Which lines should be repeated? Exactly the one containing "Công chức THADS" and every line after it through the end of the entries below.

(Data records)
◇ ◇ ◇
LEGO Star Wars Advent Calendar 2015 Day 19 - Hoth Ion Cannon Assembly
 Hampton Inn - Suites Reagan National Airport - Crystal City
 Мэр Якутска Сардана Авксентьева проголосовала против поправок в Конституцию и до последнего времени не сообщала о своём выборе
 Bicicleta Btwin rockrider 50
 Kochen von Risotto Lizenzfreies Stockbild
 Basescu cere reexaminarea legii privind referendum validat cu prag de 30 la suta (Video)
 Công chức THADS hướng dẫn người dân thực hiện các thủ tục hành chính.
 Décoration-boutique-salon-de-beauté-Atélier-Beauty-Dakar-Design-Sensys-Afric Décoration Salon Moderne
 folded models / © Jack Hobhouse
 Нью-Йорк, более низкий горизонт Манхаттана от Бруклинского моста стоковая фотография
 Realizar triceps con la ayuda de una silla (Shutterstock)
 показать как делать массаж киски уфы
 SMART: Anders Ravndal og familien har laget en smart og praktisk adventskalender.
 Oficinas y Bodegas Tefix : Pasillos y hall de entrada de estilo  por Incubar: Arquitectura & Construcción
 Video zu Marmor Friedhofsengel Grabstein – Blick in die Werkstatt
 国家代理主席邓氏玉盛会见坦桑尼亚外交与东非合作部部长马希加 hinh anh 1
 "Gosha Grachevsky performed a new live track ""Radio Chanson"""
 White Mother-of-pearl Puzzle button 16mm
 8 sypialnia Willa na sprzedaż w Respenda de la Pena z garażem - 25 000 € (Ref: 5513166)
◇ ◇ ◇
OUTPUT:
 Công chức THADS hướng dẫn người dân thực hiện các thủ tục hành chính.
 Décoration-boutique-salon-de-beauté-Atélier-Beauty-Dakar-Design-Sensys-Afric Décoration Salon Moderne
 folded models / © Jack Hobhouse
 Нью-Йорк, более низкий горизонт Манхаттана от Бруклинского моста стоковая фотография
 Realizar triceps con la ayuda de una silla (Shutterstock)
 показать как делать массаж киски уфы
 SMART: Anders Ravndal og familien har laget en smart og praktisk adventskalender.
 Oficinas y Bodegas Tefix : Pasillos y hall de entrada de estilo  por Incubar: Arquitectura & Construcción
 Video zu Marmor Friedhofsengel Grabstein – Blick in die Werkstatt
 国家代理主席邓氏玉盛会见坦桑尼亚外交与东非合作部部长马希加 hinh anh 1
 "Gosha Grachevsky performed a new live track ""Radio Chanson"""
 White Mother-of-pearl Puzzle button 16mm
 8 sypialnia Willa na sprzedaż w Respenda de la Pena z garażem - 25 000 € (Ref: 5513166)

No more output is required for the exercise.